Hussein and Wissam met up with the family in Baghdad when the regime fell on April 9, walking most of the 300 kilometers (180 miles) separating Kirkuk from the Iraqi capital.

Hussein admitted he did not fight and soon surrendered to the coalition forces.

He now prays for better times in Iraq. "The first step towards freedom is when we are no longer afraid, I have freed myself from fear," he said.

"The political parties here are mushrooming, promising freedom, progress and a better economic situation but (Saddam's) Baath Party also said that in the past and it was all talk," he said.

"But not everything was bad under Saddam, he was brave and could hold the country together. Now religion is resurfacing and being mixed with politics, it's not good," Hussein added.

But Kitba's main concern was to stay put in Uday's villa.

"We've lost our home, I hope whoever comes next doesn't throw us out," she said.
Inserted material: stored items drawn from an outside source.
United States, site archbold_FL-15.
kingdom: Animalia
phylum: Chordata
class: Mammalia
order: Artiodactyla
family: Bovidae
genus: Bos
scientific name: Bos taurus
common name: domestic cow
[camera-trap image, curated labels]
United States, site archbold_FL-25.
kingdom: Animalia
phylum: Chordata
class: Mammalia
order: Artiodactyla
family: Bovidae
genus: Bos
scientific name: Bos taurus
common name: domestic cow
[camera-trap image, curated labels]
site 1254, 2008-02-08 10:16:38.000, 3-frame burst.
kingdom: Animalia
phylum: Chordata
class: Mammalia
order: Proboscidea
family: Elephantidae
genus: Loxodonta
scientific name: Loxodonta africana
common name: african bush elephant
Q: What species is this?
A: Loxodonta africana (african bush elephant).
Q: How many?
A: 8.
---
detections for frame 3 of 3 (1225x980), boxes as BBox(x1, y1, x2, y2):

Squatting is becoming more common in the chaotic landscape of post-war Iraq, with locals moving into any available flat and even Saddam's jails.

Fatma Hawar and her six children found refuge in one house in the Talbieh section of Baghdad that was used as a jail under Saddam, complete with torture implements and a room for hangings.

"We were renting one room for seven in the Salam neighborhood, and when the war ended we decided to look for a more spacious flat," said Hawar, who knows she is just house-sitting for the owner who was exiled to Iran.

"What can we do? When they come back, we'll have to go. I leave it up to God."

Back in southern Baghdad, on Abu Nuwas street, several families are squatting in flats formerly inhabited by employees of Saddam's presidential office.

"Not so long ago, we could not even pass by here for fear of being arrested," said Ali, a young Shiite man.

"We were crammed up at home with 40 people living there, when Saddam's employees left, we waited for the looters to clear up the place and settled here," he said.

He and dozens of other families that also squat in the apartment block overlooking the Euphrates river have painted "inhabited" on the outside brick walls. "It's to signal to looters that the place is now lived in," explained Ali.

"We're just poor people, I hope the future government lets us stay here," sighed Im Yasser, his mother.